* [Passage shown]:

Tyre pressure tweaks erased much of the understeer, and she plugged in a laptime in the 1.46s, which pleased me rather. Lap record here is last year’s high 1.45, and this is nothing like the power output of the machinery that set that. There was clearly much more left in the car to find, but we’re out of time to try, because the last session is here and all I’m doing here is bedding in new consumables ready for the afternoon, my time in Vanessa is restricted to about a dozen hot laps.

 

 

 

 

 

 

 

 

 

 

 

 

 

 

 

 

 

 

 

 

 

 

 

 

 

 

 

 

 

 

 

 

 

 

 

 

 

 

 

 

 

 

 

 

 

 

New rear pads, new front tyres, the old fronts with plenty of tread were moved to the rear, and the car is essentially now on fresh rubber all round. This last session of the morning then to bed in the pads and heat cycle the tyres. The car is a bit crap on the new rubber until it’s cycled and worn to the camber, but a few laps of this place solve both issues, and we hand over a fully-sorted, ready-to-race, fuelled, tyred car to an eager Matt Skelton, now bobbing around the paddock like a small boy who knows he’s getting a shiny fire engine for Christmas but has to wait til his parents get up.

 

Which is where my seat time stops, and I have to don my support crew hat. And shorts.

 

 

 

 

 

 

 

 

 

 

 

 

 

 

 

 

 

 

 

 

 

 

 

 

 

 

 

 

 

 

 

 

 

 

 

 

 

 

 

 

 

 

 

 

 

Sterling work by the Bear and Officer David yesterday have installed the seat with runners, so the Skeletor can be moved closer to the controls. He had brought various cushions and lumbar supports with him to make the seat just right, and he never complained once that the seat has no base cushion at all. What we hadn’t banked on were his tiny feet. Unlike my size 11 trainers, his dainty tootsies in race boots don’t cover brake and throttle without pedal covers.

 

The rotten sod is over 30kg lighter than I am too.

 

A basic lecture on the controls, a tiny adjust on the belts, and off we send him anyway. He clearly likes the thing straight out of the box, the laptimes are good right off. First session sees a 1.50, which is generally considered good enough here for 2nd row of the grid.

 

 

 

 

 

 

 

 

 

 

 

 

 

 

 

 

 

 

 

 

 

 

 

 

 

 

 

 

 

 

 

 

 

 

 

 

 

 

 

 

 

 

 

 

 

 

 

Interrogating him for detailed feedback, and the same tweak on the tyres as we did on the last set, again to erase the understeer, but issues with overbraking the rear take a little more to correct. The rear pads are a different grade to our usual set, we use cheap road pads in the rear usually, but this set were a different manufacturer as they come from yet another type of small hatchback – your Jag’s rear brakes go in the front of many Japanese boxes.

* [Rows]:
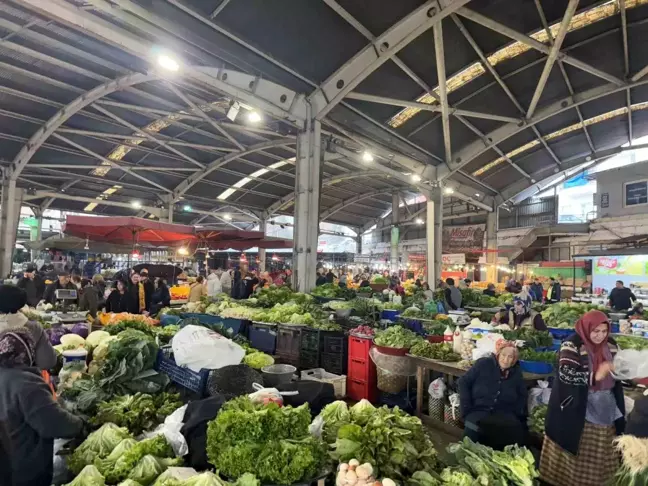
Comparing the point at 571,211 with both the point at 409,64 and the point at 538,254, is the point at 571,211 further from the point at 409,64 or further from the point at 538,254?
the point at 409,64

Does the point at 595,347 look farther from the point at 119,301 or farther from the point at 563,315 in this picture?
the point at 119,301

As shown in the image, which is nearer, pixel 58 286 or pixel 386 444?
pixel 386 444

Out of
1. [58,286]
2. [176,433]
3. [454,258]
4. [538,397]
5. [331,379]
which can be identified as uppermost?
[454,258]

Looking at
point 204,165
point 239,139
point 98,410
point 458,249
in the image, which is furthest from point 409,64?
point 458,249

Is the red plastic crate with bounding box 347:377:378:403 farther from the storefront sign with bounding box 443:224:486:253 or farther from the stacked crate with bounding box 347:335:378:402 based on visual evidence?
the storefront sign with bounding box 443:224:486:253

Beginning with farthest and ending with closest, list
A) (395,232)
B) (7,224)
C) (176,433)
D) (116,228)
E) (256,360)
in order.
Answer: (395,232), (7,224), (116,228), (256,360), (176,433)

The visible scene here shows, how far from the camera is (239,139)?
1644 centimetres

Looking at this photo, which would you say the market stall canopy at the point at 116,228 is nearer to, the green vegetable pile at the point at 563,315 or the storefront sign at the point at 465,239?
the green vegetable pile at the point at 563,315

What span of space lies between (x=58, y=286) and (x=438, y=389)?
835cm

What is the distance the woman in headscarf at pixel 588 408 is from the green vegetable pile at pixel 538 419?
3.24 feet

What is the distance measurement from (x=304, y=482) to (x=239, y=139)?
Result: 15609 mm

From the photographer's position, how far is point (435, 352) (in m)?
4.97

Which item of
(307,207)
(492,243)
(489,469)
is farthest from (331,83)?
(492,243)

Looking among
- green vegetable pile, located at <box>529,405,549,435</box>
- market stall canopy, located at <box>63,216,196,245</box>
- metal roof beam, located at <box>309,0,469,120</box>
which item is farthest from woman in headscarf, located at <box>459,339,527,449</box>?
market stall canopy, located at <box>63,216,196,245</box>
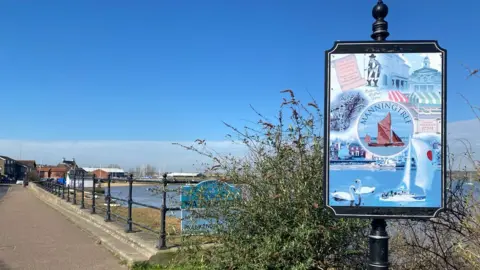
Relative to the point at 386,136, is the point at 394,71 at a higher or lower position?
higher

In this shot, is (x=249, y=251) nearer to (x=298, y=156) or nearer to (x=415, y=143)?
Result: (x=298, y=156)

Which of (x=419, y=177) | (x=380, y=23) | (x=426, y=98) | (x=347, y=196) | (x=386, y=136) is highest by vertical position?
(x=380, y=23)

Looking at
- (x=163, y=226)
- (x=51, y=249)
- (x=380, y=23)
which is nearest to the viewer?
(x=380, y=23)

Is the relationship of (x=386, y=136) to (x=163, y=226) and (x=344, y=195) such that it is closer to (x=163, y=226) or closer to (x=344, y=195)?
(x=344, y=195)

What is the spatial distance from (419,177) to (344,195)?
0.54 metres

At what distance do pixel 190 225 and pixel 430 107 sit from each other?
121 inches

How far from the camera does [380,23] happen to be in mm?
3461

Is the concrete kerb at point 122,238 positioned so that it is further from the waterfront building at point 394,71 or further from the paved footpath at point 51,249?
the waterfront building at point 394,71

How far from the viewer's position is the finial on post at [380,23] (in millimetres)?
3443

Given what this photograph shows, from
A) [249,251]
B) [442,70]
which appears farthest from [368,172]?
[249,251]

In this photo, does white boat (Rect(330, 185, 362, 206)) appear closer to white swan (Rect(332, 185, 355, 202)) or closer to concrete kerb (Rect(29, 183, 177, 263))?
white swan (Rect(332, 185, 355, 202))

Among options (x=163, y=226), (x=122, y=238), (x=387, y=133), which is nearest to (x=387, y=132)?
(x=387, y=133)

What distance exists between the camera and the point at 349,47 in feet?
11.0

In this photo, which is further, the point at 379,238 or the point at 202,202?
the point at 202,202
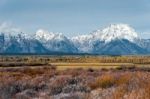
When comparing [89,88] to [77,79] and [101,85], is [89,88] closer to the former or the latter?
[101,85]

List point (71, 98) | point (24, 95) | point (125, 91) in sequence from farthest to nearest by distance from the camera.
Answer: point (24, 95) → point (71, 98) → point (125, 91)

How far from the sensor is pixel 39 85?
89.6 feet

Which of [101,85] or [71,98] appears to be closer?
[71,98]

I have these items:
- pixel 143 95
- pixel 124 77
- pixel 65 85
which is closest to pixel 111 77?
pixel 124 77

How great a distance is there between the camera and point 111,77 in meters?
25.5

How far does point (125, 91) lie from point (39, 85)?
9.93m

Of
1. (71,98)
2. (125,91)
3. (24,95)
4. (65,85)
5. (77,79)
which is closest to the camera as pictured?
(125,91)

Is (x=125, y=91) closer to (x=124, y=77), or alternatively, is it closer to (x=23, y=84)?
(x=124, y=77)

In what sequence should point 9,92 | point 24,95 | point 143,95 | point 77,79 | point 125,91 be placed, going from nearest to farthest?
point 143,95 < point 125,91 < point 24,95 < point 9,92 < point 77,79

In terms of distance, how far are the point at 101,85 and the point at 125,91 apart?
5980 mm

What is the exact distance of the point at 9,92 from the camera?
24.1 meters

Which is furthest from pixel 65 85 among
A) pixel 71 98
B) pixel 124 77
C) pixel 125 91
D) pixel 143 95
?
pixel 143 95

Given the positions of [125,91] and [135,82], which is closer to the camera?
[125,91]

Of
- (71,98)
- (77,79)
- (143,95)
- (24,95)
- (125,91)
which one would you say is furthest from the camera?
(77,79)
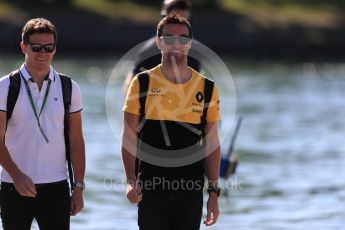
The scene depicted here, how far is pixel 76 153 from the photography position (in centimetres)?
670

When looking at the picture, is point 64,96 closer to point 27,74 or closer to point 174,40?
point 27,74

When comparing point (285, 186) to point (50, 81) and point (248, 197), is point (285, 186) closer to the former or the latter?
point (248, 197)

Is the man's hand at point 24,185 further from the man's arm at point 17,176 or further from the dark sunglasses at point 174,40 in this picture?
the dark sunglasses at point 174,40

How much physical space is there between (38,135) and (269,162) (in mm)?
12734

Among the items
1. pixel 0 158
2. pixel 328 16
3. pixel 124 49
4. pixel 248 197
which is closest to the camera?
pixel 0 158

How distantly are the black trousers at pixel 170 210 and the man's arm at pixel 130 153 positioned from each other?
3.8 inches

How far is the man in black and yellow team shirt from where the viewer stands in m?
6.72

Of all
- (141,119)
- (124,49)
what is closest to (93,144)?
(141,119)

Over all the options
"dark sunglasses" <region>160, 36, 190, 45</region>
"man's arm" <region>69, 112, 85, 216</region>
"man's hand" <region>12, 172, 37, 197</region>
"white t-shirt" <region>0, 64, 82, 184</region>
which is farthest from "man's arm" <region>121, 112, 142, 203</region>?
"man's hand" <region>12, 172, 37, 197</region>

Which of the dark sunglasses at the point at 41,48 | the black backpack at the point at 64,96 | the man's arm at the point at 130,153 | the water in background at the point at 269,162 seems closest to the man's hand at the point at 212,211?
the man's arm at the point at 130,153

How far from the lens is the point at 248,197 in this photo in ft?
47.0

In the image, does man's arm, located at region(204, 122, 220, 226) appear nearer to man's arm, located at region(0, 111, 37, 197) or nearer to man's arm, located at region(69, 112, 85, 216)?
man's arm, located at region(69, 112, 85, 216)

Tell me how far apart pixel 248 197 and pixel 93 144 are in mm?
7917

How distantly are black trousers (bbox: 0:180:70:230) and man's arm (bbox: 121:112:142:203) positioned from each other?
381 millimetres
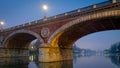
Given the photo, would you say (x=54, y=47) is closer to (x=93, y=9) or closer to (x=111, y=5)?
(x=93, y=9)

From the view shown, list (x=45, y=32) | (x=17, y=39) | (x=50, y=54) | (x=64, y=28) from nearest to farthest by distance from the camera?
(x=64, y=28), (x=50, y=54), (x=45, y=32), (x=17, y=39)

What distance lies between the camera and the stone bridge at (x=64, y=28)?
84.7 ft

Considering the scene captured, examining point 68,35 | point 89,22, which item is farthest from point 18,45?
point 89,22

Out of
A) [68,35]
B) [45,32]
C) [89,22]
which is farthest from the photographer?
[68,35]

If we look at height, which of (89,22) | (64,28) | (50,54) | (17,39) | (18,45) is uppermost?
(89,22)

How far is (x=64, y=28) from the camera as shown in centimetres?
3031

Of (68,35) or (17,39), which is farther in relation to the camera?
(17,39)

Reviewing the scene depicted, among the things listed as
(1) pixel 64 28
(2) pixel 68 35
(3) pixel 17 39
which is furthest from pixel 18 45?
(1) pixel 64 28

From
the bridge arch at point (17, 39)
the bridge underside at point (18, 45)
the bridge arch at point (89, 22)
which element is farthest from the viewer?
the bridge underside at point (18, 45)

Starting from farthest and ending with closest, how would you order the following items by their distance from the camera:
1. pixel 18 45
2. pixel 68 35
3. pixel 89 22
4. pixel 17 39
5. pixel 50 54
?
pixel 18 45 < pixel 17 39 < pixel 68 35 < pixel 50 54 < pixel 89 22

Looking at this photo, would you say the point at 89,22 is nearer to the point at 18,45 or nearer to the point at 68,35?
the point at 68,35

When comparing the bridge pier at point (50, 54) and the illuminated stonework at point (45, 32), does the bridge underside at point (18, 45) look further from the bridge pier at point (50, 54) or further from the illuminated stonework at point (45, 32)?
the illuminated stonework at point (45, 32)

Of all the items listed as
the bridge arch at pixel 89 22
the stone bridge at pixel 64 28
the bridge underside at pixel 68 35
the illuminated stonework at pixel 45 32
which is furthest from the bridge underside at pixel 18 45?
the bridge arch at pixel 89 22

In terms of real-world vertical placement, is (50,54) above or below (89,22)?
below
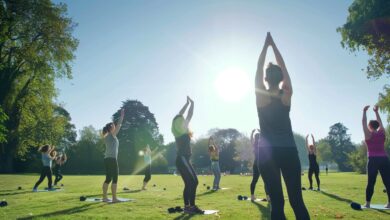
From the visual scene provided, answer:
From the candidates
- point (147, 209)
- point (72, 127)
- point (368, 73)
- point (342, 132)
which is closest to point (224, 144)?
point (72, 127)

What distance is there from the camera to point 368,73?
97.0ft

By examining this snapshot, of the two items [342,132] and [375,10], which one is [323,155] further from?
[375,10]

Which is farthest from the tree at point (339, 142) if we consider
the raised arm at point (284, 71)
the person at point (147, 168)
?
the raised arm at point (284, 71)

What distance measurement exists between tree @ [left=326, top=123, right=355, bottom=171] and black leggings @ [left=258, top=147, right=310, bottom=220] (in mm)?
141992

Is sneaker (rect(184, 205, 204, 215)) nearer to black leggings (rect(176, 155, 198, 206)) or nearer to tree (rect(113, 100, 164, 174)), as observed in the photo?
black leggings (rect(176, 155, 198, 206))

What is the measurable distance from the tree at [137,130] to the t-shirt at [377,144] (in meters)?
79.1

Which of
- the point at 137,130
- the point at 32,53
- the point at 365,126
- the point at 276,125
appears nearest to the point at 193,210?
the point at 365,126

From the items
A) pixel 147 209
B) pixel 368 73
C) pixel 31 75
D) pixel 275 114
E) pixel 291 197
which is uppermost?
pixel 31 75

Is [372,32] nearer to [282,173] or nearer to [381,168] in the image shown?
[381,168]

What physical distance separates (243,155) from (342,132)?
7080 centimetres

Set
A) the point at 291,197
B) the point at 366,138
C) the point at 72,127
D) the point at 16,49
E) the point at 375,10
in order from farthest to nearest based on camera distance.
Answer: the point at 72,127, the point at 16,49, the point at 375,10, the point at 366,138, the point at 291,197

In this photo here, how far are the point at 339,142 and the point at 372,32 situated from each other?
129082mm

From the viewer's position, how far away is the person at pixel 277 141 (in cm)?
475

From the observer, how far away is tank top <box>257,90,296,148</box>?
489cm
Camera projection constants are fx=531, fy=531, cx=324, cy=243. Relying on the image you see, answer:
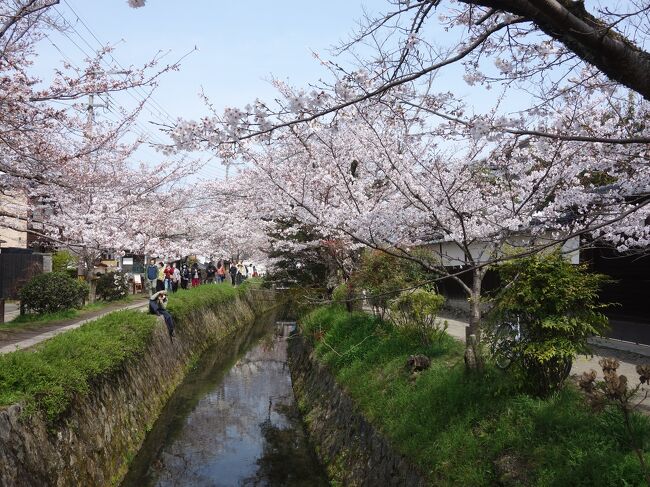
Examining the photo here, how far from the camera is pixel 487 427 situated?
19.4 ft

* [What this exercise asks]:
(A) In the racing account, what laptime did Matt Skelton post in his first session?
(B) List every laptime figure that appears in the racing account.
(C) Retype the racing account between "A basic lecture" and "of the grid.", inclusive.
The rows were taken from a different source.

* [Worked answers]:
(A) 1.50

(B) 1.46s, high 1.45, 1.50

(C)
A basic lecture on the controls, a tiny adjust on the belts, and off we send him anyway. He clearly likes the thing straight out of the box, the laptimes are good right off. First session sees a 1.50, which is generally considered good enough here for 2nd row of the grid.